Evidently I draw a different moral from this story than you do. Consider this quote:
The courageous student refused any settlement, and with the local ACLU recruited witnesses and professors to defend him. Ethnicity professors testified that they have never heard "water buffalo" ever used in a racist light, and they ridiculed the college's stance looking at the fact that the water buffalo isn't even African. The press got wind of the deal, and First Amendment advocates brought out numerous cases of double standards of the administrapo.

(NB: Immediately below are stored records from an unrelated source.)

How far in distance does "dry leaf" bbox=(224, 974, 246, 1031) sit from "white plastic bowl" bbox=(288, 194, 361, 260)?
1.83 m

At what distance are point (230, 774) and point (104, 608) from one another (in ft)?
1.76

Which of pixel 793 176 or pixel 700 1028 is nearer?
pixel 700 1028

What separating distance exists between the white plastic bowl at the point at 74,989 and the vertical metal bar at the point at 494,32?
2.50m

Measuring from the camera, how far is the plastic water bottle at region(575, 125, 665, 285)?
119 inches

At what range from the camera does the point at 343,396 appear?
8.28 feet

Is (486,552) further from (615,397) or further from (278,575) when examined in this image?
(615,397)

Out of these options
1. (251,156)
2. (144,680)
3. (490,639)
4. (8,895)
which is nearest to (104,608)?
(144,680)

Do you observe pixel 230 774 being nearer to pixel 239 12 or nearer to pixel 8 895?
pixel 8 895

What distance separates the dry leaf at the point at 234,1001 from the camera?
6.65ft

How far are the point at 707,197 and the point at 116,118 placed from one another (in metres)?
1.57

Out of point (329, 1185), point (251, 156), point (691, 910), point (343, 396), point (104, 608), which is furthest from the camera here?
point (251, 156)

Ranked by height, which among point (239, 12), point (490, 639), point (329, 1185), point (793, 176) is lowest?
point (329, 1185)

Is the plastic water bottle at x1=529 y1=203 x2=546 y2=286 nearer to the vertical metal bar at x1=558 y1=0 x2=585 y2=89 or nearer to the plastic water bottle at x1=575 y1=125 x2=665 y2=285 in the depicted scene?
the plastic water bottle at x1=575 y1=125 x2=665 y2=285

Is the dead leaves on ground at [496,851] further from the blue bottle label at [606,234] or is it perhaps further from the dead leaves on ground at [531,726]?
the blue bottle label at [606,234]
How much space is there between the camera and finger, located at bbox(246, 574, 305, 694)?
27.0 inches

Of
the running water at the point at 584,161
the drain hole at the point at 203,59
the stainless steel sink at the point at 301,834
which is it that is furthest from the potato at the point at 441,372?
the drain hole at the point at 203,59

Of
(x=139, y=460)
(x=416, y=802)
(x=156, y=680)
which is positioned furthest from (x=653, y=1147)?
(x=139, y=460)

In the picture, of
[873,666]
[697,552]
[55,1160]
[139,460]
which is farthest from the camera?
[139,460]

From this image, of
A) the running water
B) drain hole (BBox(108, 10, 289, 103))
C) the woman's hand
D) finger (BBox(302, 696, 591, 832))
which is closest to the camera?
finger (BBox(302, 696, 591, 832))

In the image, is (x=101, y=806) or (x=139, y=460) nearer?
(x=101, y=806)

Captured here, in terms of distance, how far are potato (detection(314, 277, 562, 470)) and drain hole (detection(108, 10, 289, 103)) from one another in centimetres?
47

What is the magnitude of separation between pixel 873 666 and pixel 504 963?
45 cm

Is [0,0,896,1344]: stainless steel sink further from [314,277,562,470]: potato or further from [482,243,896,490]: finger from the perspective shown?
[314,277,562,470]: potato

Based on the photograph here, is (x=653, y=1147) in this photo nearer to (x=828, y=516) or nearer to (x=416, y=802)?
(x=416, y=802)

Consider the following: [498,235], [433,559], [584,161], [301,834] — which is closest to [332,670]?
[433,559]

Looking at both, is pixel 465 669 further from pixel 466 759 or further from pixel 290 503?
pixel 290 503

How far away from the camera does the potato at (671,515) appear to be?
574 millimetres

What I get from this passage is that reasonable people overwhelmingly reject abuses of the system like the one described here. Yes, it's a crock that it even had to go to a courtroom; there are a lot of lawsuits these days that are a crock, and many of them have nothing to do with political correctness. Yes, there are tinpot dictators in academe; there are tinpot dictators in government and private enterprise too.

If you ask me, this sort of yellow journalism is far more harmful than any number of boneheaded college administrators, and far more prevalent as well. Right wingers want us to believe that decent, hard working students are being ceaselessly persecuted in our universities. Left wingers want us to believe that miscreants in black trenchcoats are raking our schools with machinegun fire every day, and everyone will warn you that rapists and muggers and thieves (oh, my!) lurk in every shadow.

Don't believe a word of it. Shit happens; I won't kid you on that point, but it doesn't happen nearly as often as you might think. More importantly, as we've seen here, when it does happen, decent people band together to fight it, and they usually win. This sort of FUD sells books and newspapers, and it brings in television ratings, but it seldom bears any resemblance to reality.